Outros filmes nos ensinaram que
narrar uma história exatamente como deveria ter sido, é um “tiro no pé”. Vide
“As Aventuras de Pi”, “Peixe Grande”, “A Vida é Bela”. Filmes que nos
encaminham a acreditar que a busca de sentido em meio à tragédia é maior do que
a crueza da própria tragédia. É uma questão de sobrevivência, de não
enlouquecer. Que digam os judeus que, depois da desgraça do exílio babilônico,
não tinham outra alternativa senão contar a sua historia, incluindo a de
Moisés, a partir de seu umbigo. Razão pela qual nada sabemos sobre esse
personagem chamado Moisés, a não ser o que está na Bíblia. É pouco. A crítica
bíblica mais polêmica e impopular, já deu sinais, desde o século XIX, que Êxodo
conta aquilo que o povo hebreu quis contar. Não sejamos ingênuos, a Bíblia não
é um livro de História.
Por isso, sem as pitadas místicas
e os sentidos míticos, nenhuma história de religião vale a pena ser contada. As
da Bíblia muito menos. Não interessa se Moisés pode ou não ser comprovado
historicamente. Tirar dele o cajado, a grandiosa abertura do Mar Vermelho, os
conflitos de sua personalidade com seus interlocutores, inclusive com Deus, só
apequena a narrativa. Fazer de Moisés um “esquizofrênico”?
Se quer demitologizar e
desmistificar, que ao menos dê um sentido existencial para a história. Algo que
teólogos da envergadura de Karl Barth, R. Bultmann e Paul Tillich tão bem fizeram.

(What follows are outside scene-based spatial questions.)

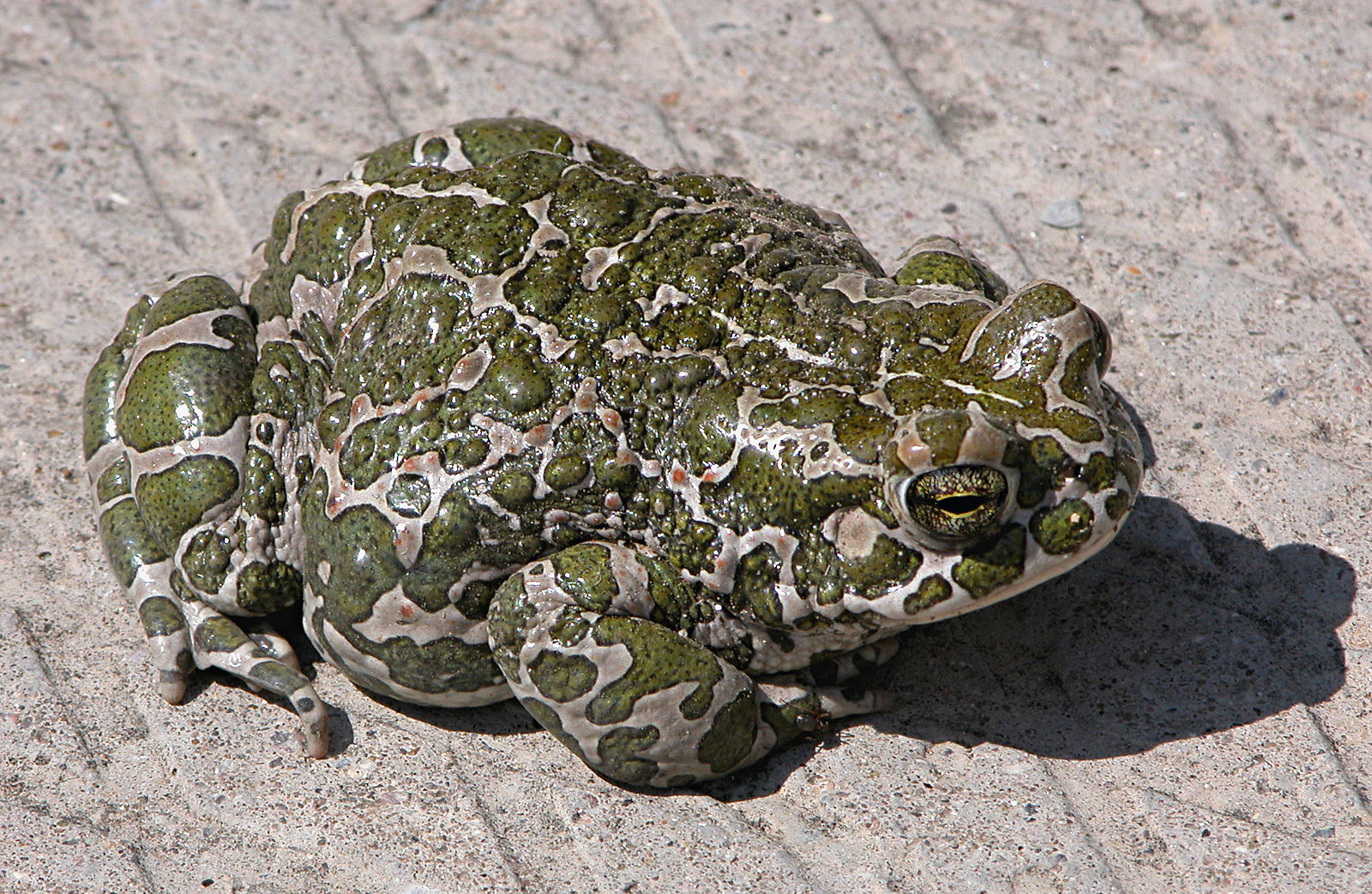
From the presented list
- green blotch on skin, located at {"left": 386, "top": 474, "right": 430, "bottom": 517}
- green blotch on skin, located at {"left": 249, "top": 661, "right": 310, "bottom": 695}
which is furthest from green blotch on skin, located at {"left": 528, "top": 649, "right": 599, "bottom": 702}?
green blotch on skin, located at {"left": 249, "top": 661, "right": 310, "bottom": 695}

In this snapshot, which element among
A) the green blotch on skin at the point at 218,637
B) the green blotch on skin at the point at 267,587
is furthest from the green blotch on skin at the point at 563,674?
the green blotch on skin at the point at 218,637

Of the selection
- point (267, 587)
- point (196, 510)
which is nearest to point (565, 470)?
point (267, 587)

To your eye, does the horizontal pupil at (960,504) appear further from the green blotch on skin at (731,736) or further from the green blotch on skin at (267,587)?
Result: the green blotch on skin at (267,587)

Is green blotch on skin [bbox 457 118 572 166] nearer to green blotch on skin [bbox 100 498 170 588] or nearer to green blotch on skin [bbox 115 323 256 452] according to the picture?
green blotch on skin [bbox 115 323 256 452]

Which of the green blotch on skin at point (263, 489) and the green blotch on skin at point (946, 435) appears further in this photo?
the green blotch on skin at point (263, 489)

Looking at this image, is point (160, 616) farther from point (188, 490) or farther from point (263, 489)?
point (263, 489)

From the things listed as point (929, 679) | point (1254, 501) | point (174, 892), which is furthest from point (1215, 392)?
point (174, 892)
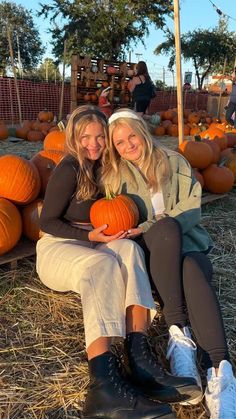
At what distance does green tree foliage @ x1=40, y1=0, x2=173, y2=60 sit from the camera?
82.0 ft

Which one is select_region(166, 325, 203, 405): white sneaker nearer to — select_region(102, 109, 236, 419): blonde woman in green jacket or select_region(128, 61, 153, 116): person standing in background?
select_region(102, 109, 236, 419): blonde woman in green jacket

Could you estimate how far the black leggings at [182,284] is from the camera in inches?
79.0

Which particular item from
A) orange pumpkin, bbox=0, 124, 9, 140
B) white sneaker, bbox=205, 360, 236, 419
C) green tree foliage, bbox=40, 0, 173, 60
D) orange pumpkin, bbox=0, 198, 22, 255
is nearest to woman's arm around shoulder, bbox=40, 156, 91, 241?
orange pumpkin, bbox=0, 198, 22, 255

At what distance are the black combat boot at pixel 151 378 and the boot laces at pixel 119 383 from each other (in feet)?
0.32

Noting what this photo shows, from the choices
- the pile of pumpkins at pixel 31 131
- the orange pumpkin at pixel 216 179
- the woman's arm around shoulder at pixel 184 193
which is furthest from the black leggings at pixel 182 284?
the pile of pumpkins at pixel 31 131

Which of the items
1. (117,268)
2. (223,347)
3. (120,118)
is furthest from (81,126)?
(223,347)

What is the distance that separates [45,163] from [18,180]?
442mm

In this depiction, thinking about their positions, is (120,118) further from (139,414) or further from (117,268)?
(139,414)

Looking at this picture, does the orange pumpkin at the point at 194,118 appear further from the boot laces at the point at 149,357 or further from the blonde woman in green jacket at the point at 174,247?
the boot laces at the point at 149,357

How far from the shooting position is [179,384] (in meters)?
1.75

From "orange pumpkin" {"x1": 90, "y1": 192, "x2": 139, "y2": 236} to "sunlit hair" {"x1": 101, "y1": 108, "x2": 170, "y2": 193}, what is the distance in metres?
0.14

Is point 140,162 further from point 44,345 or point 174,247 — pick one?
point 44,345

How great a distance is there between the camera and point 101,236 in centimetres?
243

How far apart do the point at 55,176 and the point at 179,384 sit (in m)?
1.34
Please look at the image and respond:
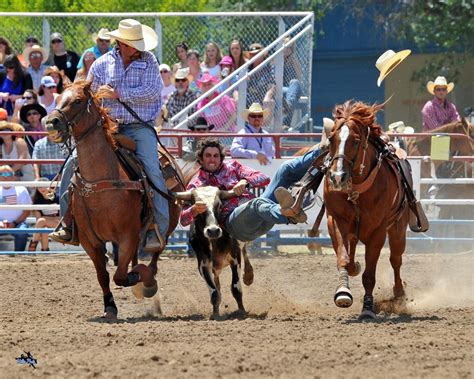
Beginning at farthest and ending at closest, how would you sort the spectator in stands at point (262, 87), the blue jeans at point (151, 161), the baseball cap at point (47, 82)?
the spectator in stands at point (262, 87) → the baseball cap at point (47, 82) → the blue jeans at point (151, 161)

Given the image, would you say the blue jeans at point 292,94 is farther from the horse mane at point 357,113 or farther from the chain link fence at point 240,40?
the horse mane at point 357,113

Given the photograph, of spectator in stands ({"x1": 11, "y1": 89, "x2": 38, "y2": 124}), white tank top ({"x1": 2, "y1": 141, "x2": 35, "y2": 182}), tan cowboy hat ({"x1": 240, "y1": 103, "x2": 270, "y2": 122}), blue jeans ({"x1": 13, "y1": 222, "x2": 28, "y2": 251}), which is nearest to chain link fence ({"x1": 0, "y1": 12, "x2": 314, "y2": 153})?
tan cowboy hat ({"x1": 240, "y1": 103, "x2": 270, "y2": 122})

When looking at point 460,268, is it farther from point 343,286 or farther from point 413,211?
point 343,286

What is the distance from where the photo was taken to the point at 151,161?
930 cm

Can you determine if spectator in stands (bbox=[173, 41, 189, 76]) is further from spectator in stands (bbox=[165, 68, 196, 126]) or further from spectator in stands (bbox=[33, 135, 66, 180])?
spectator in stands (bbox=[33, 135, 66, 180])

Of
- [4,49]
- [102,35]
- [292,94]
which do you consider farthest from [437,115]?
[4,49]

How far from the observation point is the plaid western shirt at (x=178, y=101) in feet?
49.8

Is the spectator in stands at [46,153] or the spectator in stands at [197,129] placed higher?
the spectator in stands at [197,129]

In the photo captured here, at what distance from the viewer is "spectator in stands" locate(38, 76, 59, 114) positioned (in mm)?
14797

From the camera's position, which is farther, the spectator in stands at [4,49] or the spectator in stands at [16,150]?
the spectator in stands at [4,49]

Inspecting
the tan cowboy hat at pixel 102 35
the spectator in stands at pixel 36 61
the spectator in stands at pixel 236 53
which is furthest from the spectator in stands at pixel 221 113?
the spectator in stands at pixel 36 61

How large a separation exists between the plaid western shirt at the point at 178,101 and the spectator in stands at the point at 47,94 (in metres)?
1.51

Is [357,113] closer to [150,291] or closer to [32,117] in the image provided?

Ou, para ficar no campo do cinema, fizesse como Daren Aronofsky, diretor que,
para realizar o filme “Noé”, pesquisou e foi além da Bíblia, com boas inserções
dos livros de Enoque.
Não esperava ver “Os Dez
Mandamentos” de Cecil B. DeMille, ainda que seja difícil não comparar. Mas
esperava um pouco mais de respeito com as fontes. Como um livro de religião,
tirar o fundamento religioso do livro é, no mínimo, imperdoável e, no máximo,
para “Êxodo: Deuses e Reis”, passível de ser esquecido.